What I’ve been reading lately #7

This year I’m trying to step out of my reading comfort zone a bit more and read a wider range of genres. Over the last week or so I’ve read Korean thriller The Good Son* by You-jeong Jeong and graphic novel The Best We Could Do* by Thi Bui.

The Best We Could Do has recently been released in paperback and that makes it no less beautiful than its predecessor. Normally I’m all for original hardback releases but the presentation of Thi Bui’s memoir is nothing short of stunning. It reminded me of another recent release I was sent by Abrams + Chronicle: The Displaced. It is so important that we hear these voices and read these stories – and an illustrated memoir can help make them more accessible.

The Best We Could Do by Thi Bui

Thi Buir wrote The Best We Could Do when she became a mother and wanted to understand the sacrifices her own parents made when they moved from Vietnam to the United States in the 1970s. It’s a heart-breaking study of love and identity, told in words and pictures.

The Best We Could Do by Thi Bui

Out today, The Good Son is as intriguing as psychological thrillers come. When the PR dropped into my inbox, calling it ‘as addictive and twisted as American Psycho, Misery and A Clockwork Orange’, my interest was definitely piqued.

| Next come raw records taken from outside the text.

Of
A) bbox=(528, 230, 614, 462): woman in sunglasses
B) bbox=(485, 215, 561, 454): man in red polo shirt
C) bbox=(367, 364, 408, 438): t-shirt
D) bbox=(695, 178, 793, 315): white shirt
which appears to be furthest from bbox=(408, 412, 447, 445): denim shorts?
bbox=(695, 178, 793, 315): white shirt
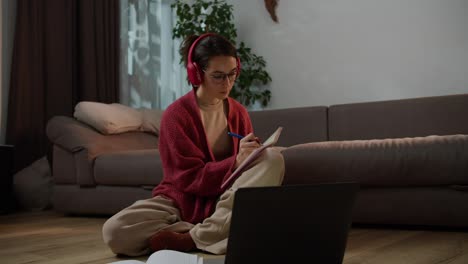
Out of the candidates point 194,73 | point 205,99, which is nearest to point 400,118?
point 205,99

The titular ‘good son’ is Yu-jin, a swimming champion on the road to law school. He has a tendency to black out and suffer seizures – not too helpful when he wakes up one morning covered in blood and unable to remember the night before. Then he discovers a body downstairs. Rather than calling the police, he decides to try and piece together what happened himself, which forces him to uncover memories of his own childhood and face his family’s demons.

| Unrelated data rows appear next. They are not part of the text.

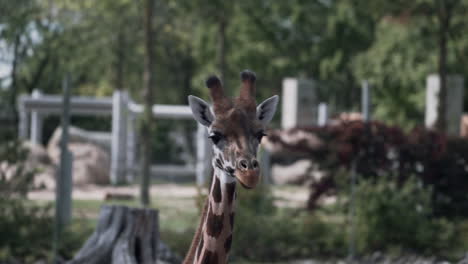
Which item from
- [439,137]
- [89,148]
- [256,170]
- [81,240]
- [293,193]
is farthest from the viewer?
[89,148]

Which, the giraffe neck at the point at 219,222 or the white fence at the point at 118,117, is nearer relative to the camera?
the giraffe neck at the point at 219,222

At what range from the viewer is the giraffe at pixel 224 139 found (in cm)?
381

The Good Son by You-jeong Jeong

I mentioned in my recent Blogger Book Nook post that I like a first-person narrative when it comes to thrillers and being able to figure things out alongside the narrator/detective. This was no different and not entirely predictable. I even felt sad at times – it’s interesting when a thriller can make you feel more than simply scared or anxious.

You-jeong Jeong is South Korea’s leading writer of psychological crime and thriller fiction and The Good Son is her first novel to be translated into English. I’m interested to see what is published next.

I must say, as interesting as the cover is, it’s somewhat misleading. To me it implied that a young man is shot but that isn’t case (not a spoiler at all). I just think it was a weird choice and worth noting.

*I was sent these book for review purposes but all thoughts are my own.